**Written request:** Continue the excerpt on the dishonored-cheque complaint under the Negotiable Instrument Act, starting after its final sentence.

**Selected extract:**
------------------------------------------------------------------------

5. From the side of the opposite party no. 2 counter affidavit has been filed in which it is stated that the applicant and the opposite party no. 2 were having good relation in the business because of which he had lent Rs.3.00 lacs to him when the same was demanded to enhance his business. When the said amount was demanded by the opposite party no. 2, the applicant had issued cheque no. 038386 of Union Bank Branch, Orai which was presented by him before the said Bank on 9.10.2013 but the same was returned by the Bank with an endorsement that there was no sufficient balance in the account of the applicant. The opposite party no. 2 thereafter sent information on 10.10.2013 in this regard to the applicant but the applicant refused to pay the said amount then he gave notice through his counsel demanding the said amount on 21.10.2013 but even then the applicant did not pay back the said amount thereafter the opposite party no. 2 sent second notice through his counsel on 26.11.20013 but in spite of that the said amount was not returned, hence he had filed the present complaint. It is further mentioned that his statement was recorded under section 200 Cr.P.C by CJM, Orai and the summoning order against the applicant has been rightly issued under section 138 of Negotiable Instrument Act. The opposite party no. 2 had informed the applicant through notice dated 21.10.2013 but he did not take any care to make the payment of the amount which was mentioned in the notice, hence reminder was issued but even then the said amount was not paid. The cause of action has arisen on 26.11.2013 and the complaint was filed within time. Therefore, the complaint is not barred under section 142 of Negotiable Instrument Act. Therefore, the offence is made out against the accused-applicant. The impugned judgment deserves to be upheld and the application deserves to be dismissed.

------------------------------------------------------------------------

**Records shown:**

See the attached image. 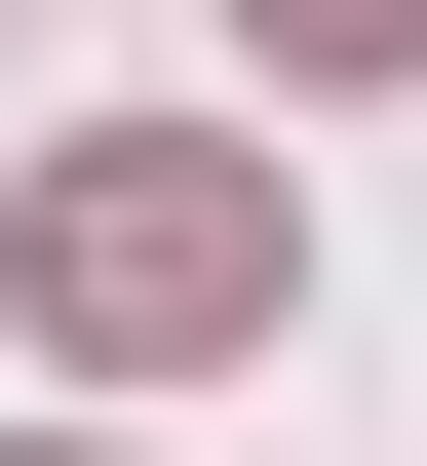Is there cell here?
<instances>
[{
	"instance_id": "1",
	"label": "cell",
	"mask_w": 427,
	"mask_h": 466,
	"mask_svg": "<svg viewBox=\"0 0 427 466\" xmlns=\"http://www.w3.org/2000/svg\"><path fill=\"white\" fill-rule=\"evenodd\" d=\"M39 311H78V350H195V311H272V195H233V156H78V195H39Z\"/></svg>"
}]
</instances>
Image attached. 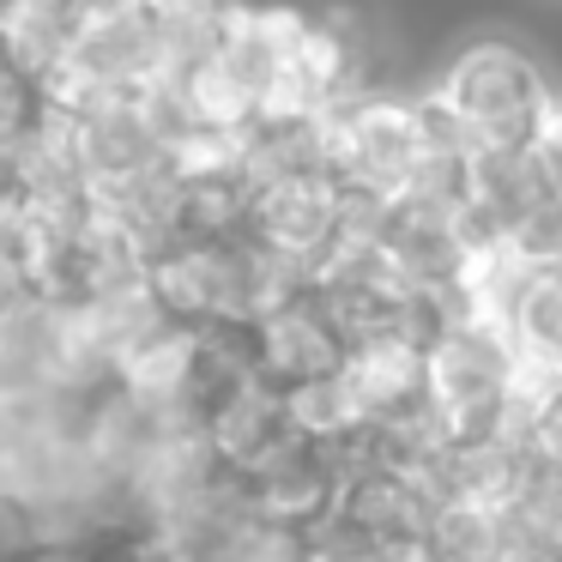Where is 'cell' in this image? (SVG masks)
<instances>
[{"instance_id":"obj_1","label":"cell","mask_w":562,"mask_h":562,"mask_svg":"<svg viewBox=\"0 0 562 562\" xmlns=\"http://www.w3.org/2000/svg\"><path fill=\"white\" fill-rule=\"evenodd\" d=\"M436 91L453 103V115L472 134V151H496V158H526L544 134L550 110L562 91L544 79V67L520 49V43H465L448 67H441Z\"/></svg>"},{"instance_id":"obj_2","label":"cell","mask_w":562,"mask_h":562,"mask_svg":"<svg viewBox=\"0 0 562 562\" xmlns=\"http://www.w3.org/2000/svg\"><path fill=\"white\" fill-rule=\"evenodd\" d=\"M429 164L417 103L400 91H357L327 115V176L351 194L405 200Z\"/></svg>"},{"instance_id":"obj_3","label":"cell","mask_w":562,"mask_h":562,"mask_svg":"<svg viewBox=\"0 0 562 562\" xmlns=\"http://www.w3.org/2000/svg\"><path fill=\"white\" fill-rule=\"evenodd\" d=\"M243 484H248L255 514L267 526H284V532H315V526H327L333 514H339L345 460H339V448H327V441L291 436L267 465H260V472H248Z\"/></svg>"},{"instance_id":"obj_4","label":"cell","mask_w":562,"mask_h":562,"mask_svg":"<svg viewBox=\"0 0 562 562\" xmlns=\"http://www.w3.org/2000/svg\"><path fill=\"white\" fill-rule=\"evenodd\" d=\"M345 218V188L333 176H291V182L255 188V212H248V236L272 255L296 260L315 284V267L333 243H339Z\"/></svg>"},{"instance_id":"obj_5","label":"cell","mask_w":562,"mask_h":562,"mask_svg":"<svg viewBox=\"0 0 562 562\" xmlns=\"http://www.w3.org/2000/svg\"><path fill=\"white\" fill-rule=\"evenodd\" d=\"M255 357H260V375L291 393V387H308V381L339 375L345 357H351V339L333 321V308L315 291H303L296 303L255 321Z\"/></svg>"},{"instance_id":"obj_6","label":"cell","mask_w":562,"mask_h":562,"mask_svg":"<svg viewBox=\"0 0 562 562\" xmlns=\"http://www.w3.org/2000/svg\"><path fill=\"white\" fill-rule=\"evenodd\" d=\"M291 436H296V424H291V405H284V387H272L267 375H255L248 387L206 405V441L218 453V465L236 477L260 472Z\"/></svg>"},{"instance_id":"obj_7","label":"cell","mask_w":562,"mask_h":562,"mask_svg":"<svg viewBox=\"0 0 562 562\" xmlns=\"http://www.w3.org/2000/svg\"><path fill=\"white\" fill-rule=\"evenodd\" d=\"M345 387H351L357 412L369 424H387L405 405H417L429 393V351L405 333H381V339H357L351 357H345Z\"/></svg>"},{"instance_id":"obj_8","label":"cell","mask_w":562,"mask_h":562,"mask_svg":"<svg viewBox=\"0 0 562 562\" xmlns=\"http://www.w3.org/2000/svg\"><path fill=\"white\" fill-rule=\"evenodd\" d=\"M194 375H200V327L170 321V327H158L139 351L122 357L115 387L139 393V400H188L194 405Z\"/></svg>"},{"instance_id":"obj_9","label":"cell","mask_w":562,"mask_h":562,"mask_svg":"<svg viewBox=\"0 0 562 562\" xmlns=\"http://www.w3.org/2000/svg\"><path fill=\"white\" fill-rule=\"evenodd\" d=\"M508 248L532 272H562V194H538L532 206L514 218Z\"/></svg>"},{"instance_id":"obj_10","label":"cell","mask_w":562,"mask_h":562,"mask_svg":"<svg viewBox=\"0 0 562 562\" xmlns=\"http://www.w3.org/2000/svg\"><path fill=\"white\" fill-rule=\"evenodd\" d=\"M526 164H532V176H538V188H544V194H562V98H557V110H550L538 146L526 151Z\"/></svg>"},{"instance_id":"obj_11","label":"cell","mask_w":562,"mask_h":562,"mask_svg":"<svg viewBox=\"0 0 562 562\" xmlns=\"http://www.w3.org/2000/svg\"><path fill=\"white\" fill-rule=\"evenodd\" d=\"M13 562H103L98 550H37V557H13Z\"/></svg>"},{"instance_id":"obj_12","label":"cell","mask_w":562,"mask_h":562,"mask_svg":"<svg viewBox=\"0 0 562 562\" xmlns=\"http://www.w3.org/2000/svg\"><path fill=\"white\" fill-rule=\"evenodd\" d=\"M13 7H19V0H0V25H7V19H13Z\"/></svg>"}]
</instances>
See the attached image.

------------------------------------------------------------------------

**Result of the task:**
6. During oral argument, learned counsel for the applicant has mainly argued that as per the case of the complainant, the cheque was presented on 9.10.2013 and on the same day it got dishonoured, where-after first notice was sent to the applicant on 21.10.2013 and its reminder was sent on 26.11.2013 while the complaint was moved on 18.12.2013, therefore, the cause of action should not be taken to have arisen on 26.11.2013 rather the same should be taken to have arisen on 21.10.2013 when the first notice was sent and therefore, from the said date, the complaint is apparently filed beyond 30 days which makes it time barred. He further argued that the date of giving money by the opposite party no. 2 to the applicant and the witness before whom the said money was given, have not been disclosed which clearly casts doubt upon the said payment of amount.
7. Both the above points raised by the learned counsel for the applicant have been rebutted by the learned counsel for the opposite party no. 2 stating that the cause of action could be treated to have arisen on 26.11.2013 and from that date, the complaint would be well within time of 30 days as per statutory provision.
8. After having heard learned counsel for the both the parties, I am of the opinion that the accused-applicant has not taken notice of proviso of section 142 of Negotiable Instrument Act, which provide as under:
"142. Cognizance of offences.-Notwithstanding anything contained in the Code of Criminal Procedure, 1973 (2 of 1974).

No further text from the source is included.